Using Table \(20.4\), calculate, for the disproportionation of \(\mathrm{Au}^{+}\), (a) \(K\). (b) the concentration of \(\mathrm{Au}^{+}\) in equilibrium with \(0.10 \mathrm{M} \mathrm{Au}^{3+}\).

The disproportionation of \(\mathrm{Au}^{+}\) ions can be described by the following balanced chemical equation: \begin{equation} 3\mathrm{Au}^{+} \rightarrow \mathrm{Au} + 2\mathrm{Au}^{3+} \end{equation} This equation tells us that three \(\mathrm{Au}^{+}\) ions will react to form one \(\mathrm{Au}\) atom and two \(\mathrm{Au}^{3+}\) ions.

According to the Nernst Equation, we can relate the standard cell potential (\(E^\circ\)) and the equilibrium constant (K) as follows: \begin{equation} E^\circ = \frac{0.0592 \,V}{n} \log K \end{equation} Here, \(n\) is the number of electron transfer involved in the reaction, and in our case, n = 2, since two electrons are transferred when one \(\mathrm{Au}^{3+}\) ion is produced from one \(\mathrm{Au}^{+}\) ion. The standard potential (\(E^\circ\)) can be found using the Table \(20.4\) provided. We will find the difference in the standard potentials for Au(III) and Au(I) to get the overall standard potential for this reaction.

From Table \(20.4\), we know the standard reduction potential for the following half-cell reactions: \begin{equation} \mathrm{Au}^{3+} + 3\mathrm e^- \rightarrow \mathrm{Au} \quad E^\circ_{Au(III) \rightarrow Au} = 1.498 \, V \end{equation} \begin{equation} \mathrm{Au}^{+} + \mathrm e^- \rightarrow \mathrm{Au} \quad E^\circ_{Au(I) \rightarrow Au} = 1.692 \, V \end{equation} To calculate the overall standard potential for the disproportionation reaction, take the difference between these two standard potentials: \begin{equation} E^\circ = E^\circ_{Au(III) \rightarrow Au} - E^\circ_{Au(I) \rightarrow Au} = 1.498 - 1.692 = -0.194 \, V \end{equation}

Now, use the value of \(E^\circ\) and the Nernst equation to calculate the equilibrium constant (K): \begin{equation} K = 10^{\frac{-n E^\circ}{0.0592 \,V}} = 10^{\frac{-2 (-0.194 \,V)}{0.0592 \,V}} \approx 162 \end{equation} So, the equilibrium constant (K) for the disproportionation reaction is approximately 162.

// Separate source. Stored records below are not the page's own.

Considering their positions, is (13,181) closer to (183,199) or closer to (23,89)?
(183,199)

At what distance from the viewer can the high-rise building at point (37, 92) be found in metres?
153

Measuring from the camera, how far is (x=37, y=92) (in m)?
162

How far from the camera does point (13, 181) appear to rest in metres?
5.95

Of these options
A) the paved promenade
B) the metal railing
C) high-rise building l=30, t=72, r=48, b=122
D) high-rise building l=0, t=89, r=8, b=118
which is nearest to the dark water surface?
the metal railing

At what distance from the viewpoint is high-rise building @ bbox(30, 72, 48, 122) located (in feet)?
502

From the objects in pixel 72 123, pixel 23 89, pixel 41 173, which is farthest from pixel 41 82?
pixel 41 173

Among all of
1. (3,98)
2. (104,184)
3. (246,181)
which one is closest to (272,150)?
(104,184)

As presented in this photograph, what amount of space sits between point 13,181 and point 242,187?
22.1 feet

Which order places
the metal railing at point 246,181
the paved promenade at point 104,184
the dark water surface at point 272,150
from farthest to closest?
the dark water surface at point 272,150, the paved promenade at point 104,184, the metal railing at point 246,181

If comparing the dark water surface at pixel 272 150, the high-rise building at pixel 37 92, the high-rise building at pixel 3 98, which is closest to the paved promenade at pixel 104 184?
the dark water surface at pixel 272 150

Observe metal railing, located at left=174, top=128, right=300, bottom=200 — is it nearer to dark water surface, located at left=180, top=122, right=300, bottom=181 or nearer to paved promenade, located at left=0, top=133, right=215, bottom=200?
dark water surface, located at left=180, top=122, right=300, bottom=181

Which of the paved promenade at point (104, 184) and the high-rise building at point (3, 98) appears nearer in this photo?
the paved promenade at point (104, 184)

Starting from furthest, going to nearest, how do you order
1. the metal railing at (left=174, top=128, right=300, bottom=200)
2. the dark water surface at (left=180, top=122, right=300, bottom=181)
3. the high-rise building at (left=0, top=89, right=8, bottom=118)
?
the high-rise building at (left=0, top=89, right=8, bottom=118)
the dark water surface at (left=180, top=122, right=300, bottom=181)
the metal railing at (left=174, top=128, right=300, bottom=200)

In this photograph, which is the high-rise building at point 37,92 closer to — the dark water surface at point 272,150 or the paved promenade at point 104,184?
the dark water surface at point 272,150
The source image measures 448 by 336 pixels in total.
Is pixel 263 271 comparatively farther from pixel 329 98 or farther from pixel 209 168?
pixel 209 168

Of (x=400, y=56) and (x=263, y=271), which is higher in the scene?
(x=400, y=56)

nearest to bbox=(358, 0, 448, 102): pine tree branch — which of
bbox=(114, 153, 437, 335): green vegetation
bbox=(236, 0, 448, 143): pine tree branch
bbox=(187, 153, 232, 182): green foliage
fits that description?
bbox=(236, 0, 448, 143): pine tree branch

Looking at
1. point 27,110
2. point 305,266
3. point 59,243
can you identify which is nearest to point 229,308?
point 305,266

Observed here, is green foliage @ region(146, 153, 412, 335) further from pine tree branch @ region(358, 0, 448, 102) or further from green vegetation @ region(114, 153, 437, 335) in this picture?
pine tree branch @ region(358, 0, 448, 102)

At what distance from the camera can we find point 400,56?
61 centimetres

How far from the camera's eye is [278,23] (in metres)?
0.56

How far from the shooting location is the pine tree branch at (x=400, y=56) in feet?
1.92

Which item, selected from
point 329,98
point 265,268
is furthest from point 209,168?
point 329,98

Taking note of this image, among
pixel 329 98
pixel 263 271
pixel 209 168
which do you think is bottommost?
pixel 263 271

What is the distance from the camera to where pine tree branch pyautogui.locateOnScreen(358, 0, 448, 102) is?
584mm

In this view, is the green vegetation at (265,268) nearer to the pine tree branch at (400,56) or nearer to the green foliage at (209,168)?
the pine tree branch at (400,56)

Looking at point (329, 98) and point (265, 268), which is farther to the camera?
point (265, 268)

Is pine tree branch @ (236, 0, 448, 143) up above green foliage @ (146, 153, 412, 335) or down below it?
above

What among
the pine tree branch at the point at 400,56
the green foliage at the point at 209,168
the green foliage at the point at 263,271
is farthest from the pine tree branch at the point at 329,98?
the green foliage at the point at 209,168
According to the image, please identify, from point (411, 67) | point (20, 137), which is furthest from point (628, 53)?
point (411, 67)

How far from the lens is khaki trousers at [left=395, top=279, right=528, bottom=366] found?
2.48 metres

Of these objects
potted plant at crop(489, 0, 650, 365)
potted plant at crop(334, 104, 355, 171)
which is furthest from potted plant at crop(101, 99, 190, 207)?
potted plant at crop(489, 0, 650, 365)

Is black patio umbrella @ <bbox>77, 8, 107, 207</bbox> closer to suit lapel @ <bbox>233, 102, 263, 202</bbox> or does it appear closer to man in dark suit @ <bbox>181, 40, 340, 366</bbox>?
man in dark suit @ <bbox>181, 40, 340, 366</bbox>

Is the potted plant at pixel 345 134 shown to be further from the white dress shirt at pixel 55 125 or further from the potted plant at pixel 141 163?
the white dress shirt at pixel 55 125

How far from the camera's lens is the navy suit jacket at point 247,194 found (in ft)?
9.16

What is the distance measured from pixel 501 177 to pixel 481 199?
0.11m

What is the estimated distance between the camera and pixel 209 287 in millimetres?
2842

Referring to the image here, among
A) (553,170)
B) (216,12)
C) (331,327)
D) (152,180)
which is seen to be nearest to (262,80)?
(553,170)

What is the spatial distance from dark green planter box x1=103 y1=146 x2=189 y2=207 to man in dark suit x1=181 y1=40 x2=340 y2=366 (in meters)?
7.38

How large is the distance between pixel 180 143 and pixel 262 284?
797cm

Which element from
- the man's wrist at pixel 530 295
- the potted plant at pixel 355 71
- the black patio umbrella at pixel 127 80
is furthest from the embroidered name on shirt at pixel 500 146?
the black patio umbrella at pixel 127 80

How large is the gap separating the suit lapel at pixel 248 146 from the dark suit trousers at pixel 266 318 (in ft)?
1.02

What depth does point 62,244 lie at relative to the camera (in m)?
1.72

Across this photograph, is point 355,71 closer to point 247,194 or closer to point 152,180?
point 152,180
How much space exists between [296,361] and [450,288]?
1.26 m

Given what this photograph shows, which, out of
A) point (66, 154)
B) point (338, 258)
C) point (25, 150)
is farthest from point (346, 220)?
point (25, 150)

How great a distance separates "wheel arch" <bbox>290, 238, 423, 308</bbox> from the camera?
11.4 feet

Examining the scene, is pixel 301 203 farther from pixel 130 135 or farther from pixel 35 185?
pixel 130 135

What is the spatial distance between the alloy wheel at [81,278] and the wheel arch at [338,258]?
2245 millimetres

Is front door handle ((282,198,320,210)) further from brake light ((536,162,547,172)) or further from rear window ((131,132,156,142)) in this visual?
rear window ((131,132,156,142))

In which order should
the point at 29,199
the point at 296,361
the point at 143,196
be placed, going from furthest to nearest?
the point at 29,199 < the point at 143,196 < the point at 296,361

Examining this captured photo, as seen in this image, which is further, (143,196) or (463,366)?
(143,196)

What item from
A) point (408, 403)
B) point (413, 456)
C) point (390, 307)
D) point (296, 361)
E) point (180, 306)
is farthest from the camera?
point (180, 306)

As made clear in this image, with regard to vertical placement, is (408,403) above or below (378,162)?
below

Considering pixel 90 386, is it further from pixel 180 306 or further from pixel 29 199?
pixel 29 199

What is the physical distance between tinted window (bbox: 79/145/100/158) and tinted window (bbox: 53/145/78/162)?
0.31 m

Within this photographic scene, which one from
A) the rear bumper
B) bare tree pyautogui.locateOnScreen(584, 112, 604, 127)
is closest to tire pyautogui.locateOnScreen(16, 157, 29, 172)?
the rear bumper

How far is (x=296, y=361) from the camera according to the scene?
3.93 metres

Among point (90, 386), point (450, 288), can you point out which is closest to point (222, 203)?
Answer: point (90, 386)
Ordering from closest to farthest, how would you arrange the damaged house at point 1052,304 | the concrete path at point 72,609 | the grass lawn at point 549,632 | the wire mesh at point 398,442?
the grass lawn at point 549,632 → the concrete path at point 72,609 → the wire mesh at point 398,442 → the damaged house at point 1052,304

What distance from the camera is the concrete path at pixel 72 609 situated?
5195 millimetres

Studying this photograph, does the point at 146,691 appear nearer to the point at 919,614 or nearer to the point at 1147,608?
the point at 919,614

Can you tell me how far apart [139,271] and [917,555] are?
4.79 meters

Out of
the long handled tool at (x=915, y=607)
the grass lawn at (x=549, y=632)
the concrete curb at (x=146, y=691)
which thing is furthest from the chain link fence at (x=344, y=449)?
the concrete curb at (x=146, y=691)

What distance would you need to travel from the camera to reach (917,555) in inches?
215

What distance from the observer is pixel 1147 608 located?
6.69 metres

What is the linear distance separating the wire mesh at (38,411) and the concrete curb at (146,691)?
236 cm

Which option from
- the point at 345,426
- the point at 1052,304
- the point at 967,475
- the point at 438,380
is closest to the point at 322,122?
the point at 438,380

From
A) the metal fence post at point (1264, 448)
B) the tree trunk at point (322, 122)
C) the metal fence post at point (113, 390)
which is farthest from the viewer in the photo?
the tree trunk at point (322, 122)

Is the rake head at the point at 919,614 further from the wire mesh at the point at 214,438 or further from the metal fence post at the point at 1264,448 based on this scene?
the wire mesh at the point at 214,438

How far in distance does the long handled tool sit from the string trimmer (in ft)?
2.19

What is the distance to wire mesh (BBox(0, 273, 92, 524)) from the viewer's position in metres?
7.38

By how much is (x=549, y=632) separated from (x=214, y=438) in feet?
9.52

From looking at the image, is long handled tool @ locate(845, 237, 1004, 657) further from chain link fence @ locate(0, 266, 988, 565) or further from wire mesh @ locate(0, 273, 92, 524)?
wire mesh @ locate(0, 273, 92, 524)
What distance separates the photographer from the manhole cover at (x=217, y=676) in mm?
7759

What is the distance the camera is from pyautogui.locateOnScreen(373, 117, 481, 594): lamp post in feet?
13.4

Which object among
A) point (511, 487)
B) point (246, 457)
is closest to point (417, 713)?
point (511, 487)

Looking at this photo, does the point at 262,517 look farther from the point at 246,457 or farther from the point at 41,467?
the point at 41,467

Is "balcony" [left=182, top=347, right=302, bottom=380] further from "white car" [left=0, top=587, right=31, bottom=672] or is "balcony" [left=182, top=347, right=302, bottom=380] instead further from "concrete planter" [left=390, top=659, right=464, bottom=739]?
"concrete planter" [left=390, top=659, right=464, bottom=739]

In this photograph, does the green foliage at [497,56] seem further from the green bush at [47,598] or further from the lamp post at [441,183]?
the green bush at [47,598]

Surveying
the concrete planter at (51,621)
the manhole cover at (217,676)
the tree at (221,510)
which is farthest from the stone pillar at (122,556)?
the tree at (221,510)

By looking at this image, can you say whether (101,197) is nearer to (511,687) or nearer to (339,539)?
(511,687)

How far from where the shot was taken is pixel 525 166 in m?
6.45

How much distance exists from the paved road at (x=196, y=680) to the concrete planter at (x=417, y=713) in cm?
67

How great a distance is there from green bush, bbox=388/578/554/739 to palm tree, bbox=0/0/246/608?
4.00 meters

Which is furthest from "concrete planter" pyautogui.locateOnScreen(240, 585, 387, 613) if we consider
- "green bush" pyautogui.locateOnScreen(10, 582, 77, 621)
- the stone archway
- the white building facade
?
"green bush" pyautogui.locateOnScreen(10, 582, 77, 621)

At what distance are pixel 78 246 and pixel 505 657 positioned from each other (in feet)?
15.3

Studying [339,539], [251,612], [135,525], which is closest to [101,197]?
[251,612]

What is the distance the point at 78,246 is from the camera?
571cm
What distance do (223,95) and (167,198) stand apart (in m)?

We can now apply the equilibrium expression for the reaction: \begin{equation} K = \frac{[\mathrm{Au}^{3+}]^2}{[\mathrm{Au}^{+}]^3} \end{equation} Substituting the provided concentration of \(\mathrm{Au}^{3+}\) and the value of K, we have: \begin{equation} 162 = \frac{(0.10)^2}{[\mathrm{Au}^{+}]^3} \end{equation} To solve for the concentration of \(\mathrm{Au}^{+}\), we will rearrange the equation and take the cube root: \begin{equation} [\mathrm{Au}^{+}] = \sqrt[3]{\frac{(0.10)^2}{162}} \approx 0.017 \, M \end{equation} So, the concentration of \(\mathrm{Au}^{+}\) ions in equilibrium with \(0.10 \mathrm{M}\) of \(\mathrm{Au}^{3+}\) ions is approximately \(0.017 \mathrm{M}\). To summarize: (a) The equilibrium constant (K) is approximately 162. (b) The concentration of \(\mathrm{Au}^{+}\) at equilibrium with \(0.10 \mathrm{M}\) of \(\mathrm{Au}^{3+}\) ions is approximately \(0.017 \mathrm{M}\).